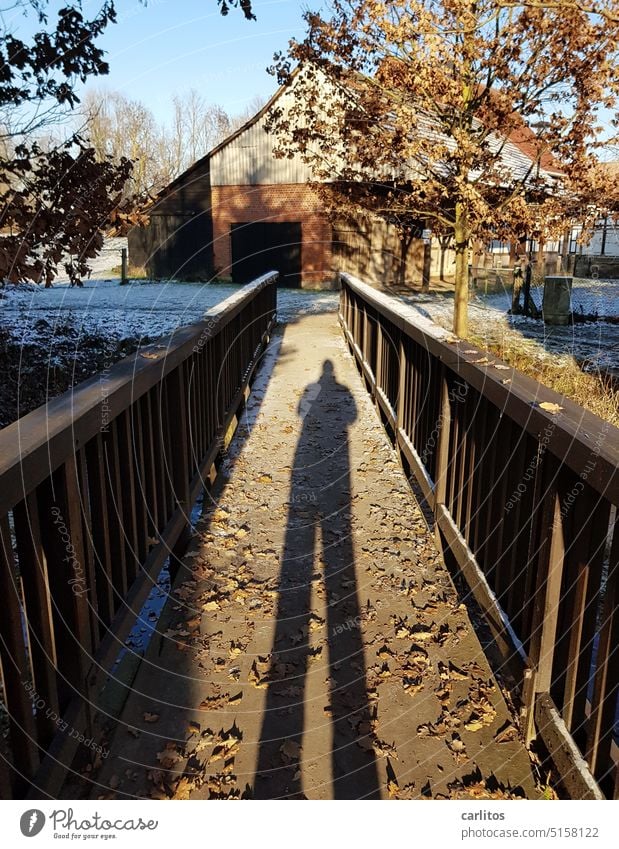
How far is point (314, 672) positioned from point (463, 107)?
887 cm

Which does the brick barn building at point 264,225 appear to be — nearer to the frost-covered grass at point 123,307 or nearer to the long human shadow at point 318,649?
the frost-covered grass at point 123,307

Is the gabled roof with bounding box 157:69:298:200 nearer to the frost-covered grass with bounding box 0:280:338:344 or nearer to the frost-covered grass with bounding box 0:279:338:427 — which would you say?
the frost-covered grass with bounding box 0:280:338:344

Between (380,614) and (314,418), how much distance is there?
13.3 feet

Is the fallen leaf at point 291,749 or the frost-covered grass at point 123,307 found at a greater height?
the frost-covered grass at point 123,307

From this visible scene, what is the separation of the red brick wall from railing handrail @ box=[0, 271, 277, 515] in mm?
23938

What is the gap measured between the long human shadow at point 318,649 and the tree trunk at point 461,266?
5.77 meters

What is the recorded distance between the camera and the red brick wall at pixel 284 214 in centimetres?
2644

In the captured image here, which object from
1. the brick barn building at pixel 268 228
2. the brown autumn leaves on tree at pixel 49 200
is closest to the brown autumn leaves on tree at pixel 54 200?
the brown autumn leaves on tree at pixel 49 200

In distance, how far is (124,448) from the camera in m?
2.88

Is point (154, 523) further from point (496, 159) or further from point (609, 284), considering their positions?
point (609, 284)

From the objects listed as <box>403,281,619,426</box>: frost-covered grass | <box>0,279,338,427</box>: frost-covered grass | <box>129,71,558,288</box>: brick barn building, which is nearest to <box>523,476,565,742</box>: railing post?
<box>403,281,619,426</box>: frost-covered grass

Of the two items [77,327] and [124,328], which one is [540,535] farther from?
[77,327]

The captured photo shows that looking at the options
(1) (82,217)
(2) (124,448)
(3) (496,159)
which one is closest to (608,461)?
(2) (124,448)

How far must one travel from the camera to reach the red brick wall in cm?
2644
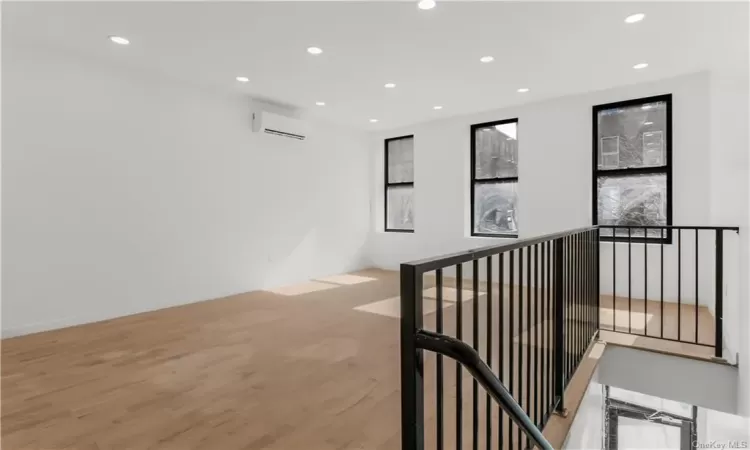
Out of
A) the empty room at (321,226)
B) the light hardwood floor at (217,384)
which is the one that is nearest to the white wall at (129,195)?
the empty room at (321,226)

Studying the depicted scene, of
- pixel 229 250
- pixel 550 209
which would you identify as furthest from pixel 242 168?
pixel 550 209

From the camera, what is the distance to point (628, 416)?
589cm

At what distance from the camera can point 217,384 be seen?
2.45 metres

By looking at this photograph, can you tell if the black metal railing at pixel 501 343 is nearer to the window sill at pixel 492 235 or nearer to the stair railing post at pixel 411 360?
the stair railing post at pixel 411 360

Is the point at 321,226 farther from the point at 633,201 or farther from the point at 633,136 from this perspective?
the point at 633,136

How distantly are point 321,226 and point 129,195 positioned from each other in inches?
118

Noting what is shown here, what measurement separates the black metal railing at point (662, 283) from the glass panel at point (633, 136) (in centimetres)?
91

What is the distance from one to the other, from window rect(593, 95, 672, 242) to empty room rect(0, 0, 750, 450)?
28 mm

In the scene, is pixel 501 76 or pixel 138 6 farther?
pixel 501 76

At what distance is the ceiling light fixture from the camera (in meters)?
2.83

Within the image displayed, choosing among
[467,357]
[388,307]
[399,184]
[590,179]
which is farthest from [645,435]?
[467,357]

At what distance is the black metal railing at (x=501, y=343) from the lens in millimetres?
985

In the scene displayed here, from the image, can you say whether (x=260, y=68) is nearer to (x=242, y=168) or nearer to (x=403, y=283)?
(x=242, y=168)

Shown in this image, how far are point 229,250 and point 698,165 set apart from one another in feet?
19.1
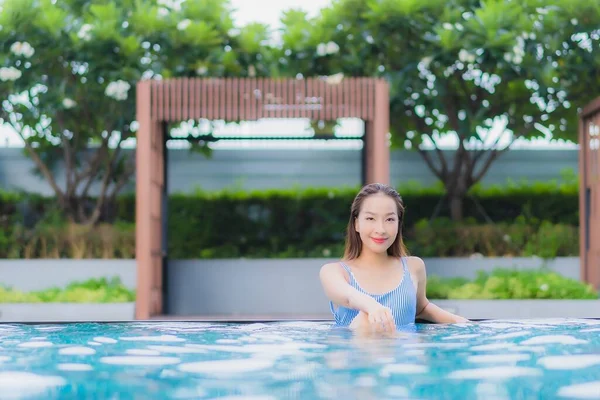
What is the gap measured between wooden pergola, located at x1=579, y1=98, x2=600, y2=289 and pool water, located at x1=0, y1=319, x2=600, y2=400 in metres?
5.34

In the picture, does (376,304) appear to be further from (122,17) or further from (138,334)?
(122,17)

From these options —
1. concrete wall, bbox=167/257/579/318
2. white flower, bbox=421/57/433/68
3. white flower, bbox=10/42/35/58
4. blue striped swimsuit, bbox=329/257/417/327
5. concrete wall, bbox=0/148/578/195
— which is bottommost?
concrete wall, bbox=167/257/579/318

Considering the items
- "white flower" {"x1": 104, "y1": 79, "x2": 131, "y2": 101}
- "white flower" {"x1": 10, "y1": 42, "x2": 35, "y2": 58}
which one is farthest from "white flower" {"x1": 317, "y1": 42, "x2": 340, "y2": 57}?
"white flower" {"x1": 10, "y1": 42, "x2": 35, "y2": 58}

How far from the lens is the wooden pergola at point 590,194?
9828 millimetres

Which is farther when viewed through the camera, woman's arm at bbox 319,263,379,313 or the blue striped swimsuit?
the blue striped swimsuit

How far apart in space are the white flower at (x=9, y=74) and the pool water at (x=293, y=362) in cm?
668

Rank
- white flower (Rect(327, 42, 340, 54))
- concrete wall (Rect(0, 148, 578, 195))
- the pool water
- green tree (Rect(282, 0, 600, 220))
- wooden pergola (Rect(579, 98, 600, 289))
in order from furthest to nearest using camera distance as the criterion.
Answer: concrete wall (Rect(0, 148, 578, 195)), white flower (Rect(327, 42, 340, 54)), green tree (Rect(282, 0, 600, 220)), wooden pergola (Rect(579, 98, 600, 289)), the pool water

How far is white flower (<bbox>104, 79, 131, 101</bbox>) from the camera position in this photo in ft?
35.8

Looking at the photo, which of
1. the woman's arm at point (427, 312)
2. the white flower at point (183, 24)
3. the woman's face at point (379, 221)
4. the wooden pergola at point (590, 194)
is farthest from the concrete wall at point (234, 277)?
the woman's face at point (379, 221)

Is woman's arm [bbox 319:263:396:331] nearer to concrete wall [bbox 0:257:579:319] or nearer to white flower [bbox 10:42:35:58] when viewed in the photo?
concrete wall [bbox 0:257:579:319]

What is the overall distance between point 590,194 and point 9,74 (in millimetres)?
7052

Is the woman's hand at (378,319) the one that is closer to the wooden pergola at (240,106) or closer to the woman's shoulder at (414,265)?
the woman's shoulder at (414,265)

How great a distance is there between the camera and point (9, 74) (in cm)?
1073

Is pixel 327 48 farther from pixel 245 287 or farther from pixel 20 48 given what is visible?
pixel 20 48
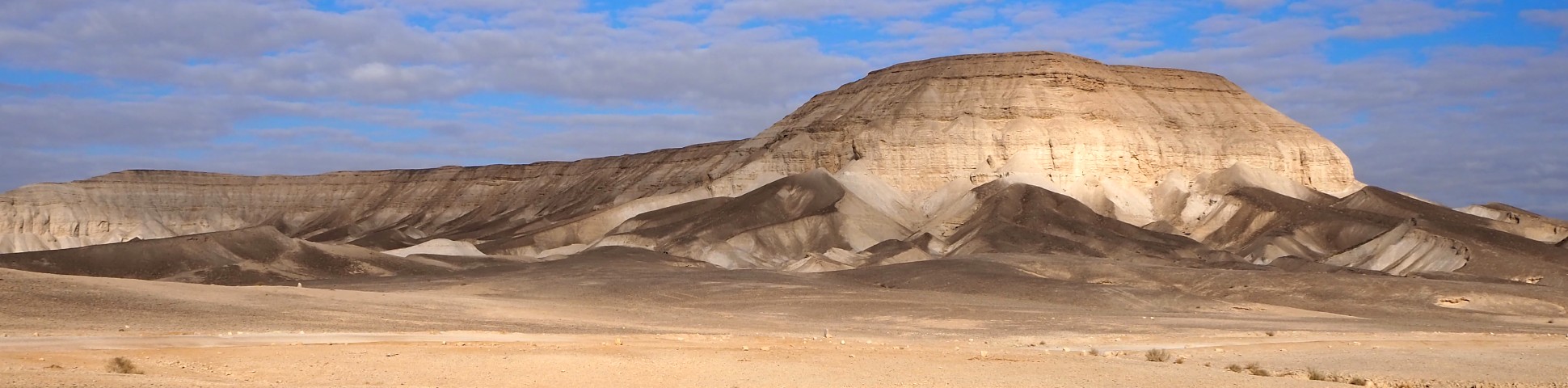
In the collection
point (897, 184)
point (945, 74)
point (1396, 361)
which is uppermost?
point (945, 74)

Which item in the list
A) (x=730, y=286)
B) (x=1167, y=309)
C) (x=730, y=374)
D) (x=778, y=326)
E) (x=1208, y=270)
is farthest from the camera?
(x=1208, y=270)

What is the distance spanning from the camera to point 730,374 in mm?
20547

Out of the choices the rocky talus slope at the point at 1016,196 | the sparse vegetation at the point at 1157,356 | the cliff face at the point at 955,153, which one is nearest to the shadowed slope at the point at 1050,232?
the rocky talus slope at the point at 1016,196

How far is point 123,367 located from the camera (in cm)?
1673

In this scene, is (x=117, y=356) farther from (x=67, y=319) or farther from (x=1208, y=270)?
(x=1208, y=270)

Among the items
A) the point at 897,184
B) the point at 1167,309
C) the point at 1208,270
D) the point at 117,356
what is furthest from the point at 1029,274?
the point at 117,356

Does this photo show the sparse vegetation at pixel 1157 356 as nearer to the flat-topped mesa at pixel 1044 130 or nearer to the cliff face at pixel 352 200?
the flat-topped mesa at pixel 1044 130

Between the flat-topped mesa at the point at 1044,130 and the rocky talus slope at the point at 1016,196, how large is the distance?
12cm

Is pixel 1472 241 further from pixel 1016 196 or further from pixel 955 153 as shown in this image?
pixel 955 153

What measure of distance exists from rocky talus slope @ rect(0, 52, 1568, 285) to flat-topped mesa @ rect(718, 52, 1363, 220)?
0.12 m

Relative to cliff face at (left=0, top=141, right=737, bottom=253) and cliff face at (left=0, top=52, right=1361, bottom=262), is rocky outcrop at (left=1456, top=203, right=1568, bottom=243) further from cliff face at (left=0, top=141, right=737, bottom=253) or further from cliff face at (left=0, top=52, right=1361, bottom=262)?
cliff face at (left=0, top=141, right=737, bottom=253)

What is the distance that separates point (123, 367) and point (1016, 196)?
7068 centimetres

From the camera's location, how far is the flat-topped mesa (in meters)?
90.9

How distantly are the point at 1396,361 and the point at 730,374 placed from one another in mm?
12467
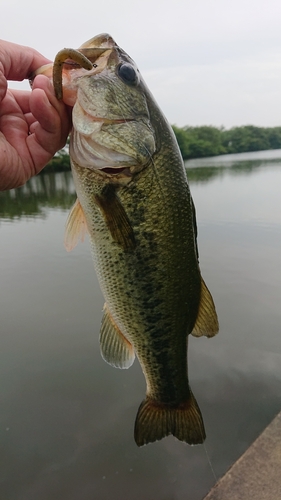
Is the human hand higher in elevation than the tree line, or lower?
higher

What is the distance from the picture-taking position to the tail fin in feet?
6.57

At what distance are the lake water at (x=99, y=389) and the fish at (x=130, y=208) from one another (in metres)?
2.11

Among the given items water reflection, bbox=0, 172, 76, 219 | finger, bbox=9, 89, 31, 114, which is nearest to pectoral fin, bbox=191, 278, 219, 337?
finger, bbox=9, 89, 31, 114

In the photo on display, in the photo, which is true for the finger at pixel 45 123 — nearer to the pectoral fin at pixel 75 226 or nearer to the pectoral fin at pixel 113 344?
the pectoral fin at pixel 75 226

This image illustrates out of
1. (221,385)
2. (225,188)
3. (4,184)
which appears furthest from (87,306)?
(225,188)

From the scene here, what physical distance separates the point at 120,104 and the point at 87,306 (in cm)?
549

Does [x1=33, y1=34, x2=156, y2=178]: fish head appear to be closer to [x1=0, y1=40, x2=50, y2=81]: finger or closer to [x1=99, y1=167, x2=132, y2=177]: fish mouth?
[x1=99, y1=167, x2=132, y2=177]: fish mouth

PROMPT
Take the line containing "Between the flat-topped" and every line after it up to the end of the data, and write them out exactly, without the pictures.

EXERCISE RESULT
Between the flat-topped mesa at the point at 1044,130 and the rocky talus slope at the point at 1016,196, how large is the distance?
12cm

Is pixel 1472 241 further from pixel 1016 196 or further from pixel 955 153 as shown in this image?
pixel 955 153

What measure of distance exists from rocky talus slope @ rect(0, 52, 1568, 285) to flat-topped mesa @ rect(718, 52, 1363, 220)?
0.12 m

Relative to cliff face at (left=0, top=141, right=737, bottom=253) and cliff face at (left=0, top=52, right=1361, bottom=262), is rocky outcrop at (left=1456, top=203, right=1568, bottom=243) further from cliff face at (left=0, top=141, right=737, bottom=253) or further from cliff face at (left=0, top=52, right=1361, bottom=262)?
cliff face at (left=0, top=141, right=737, bottom=253)

What is the distance that separates point (123, 367) and point (1016, 196)?
7068 centimetres

From the camera's location, how far is the flat-topped mesa (in meters)?
90.9

How distantly are the point at 1396,361 and the point at 730,374 placed from one another in mm?
12467
Is the human hand higher in elevation than the tree line, or lower?
higher

What is the distance from the picture-taking position to the tail fin in feet?
6.57

At what distance are the lake water at (x=99, y=389) and the fish at (x=130, y=208) from one another (in metres)?
2.11

Among the given items water reflection, bbox=0, 172, 76, 219 | finger, bbox=9, 89, 31, 114, which is nearest to pectoral fin, bbox=191, 278, 219, 337?
finger, bbox=9, 89, 31, 114

In the photo on display, in the photo, which is true for the finger at pixel 45 123 — nearer to the pectoral fin at pixel 75 226 or nearer to the pectoral fin at pixel 113 344?
the pectoral fin at pixel 75 226

This image illustrates out of
1. (221,385)
2. (225,188)
3. (4,184)
which appears furthest from (87,306)?
(225,188)

From the scene here, what physical distance separates the point at 120,104 and the point at 87,306 (in cm)?
549

Does [x1=33, y1=34, x2=156, y2=178]: fish head appear to be closer to [x1=0, y1=40, x2=50, y2=81]: finger or closer to [x1=99, y1=167, x2=132, y2=177]: fish mouth?
[x1=99, y1=167, x2=132, y2=177]: fish mouth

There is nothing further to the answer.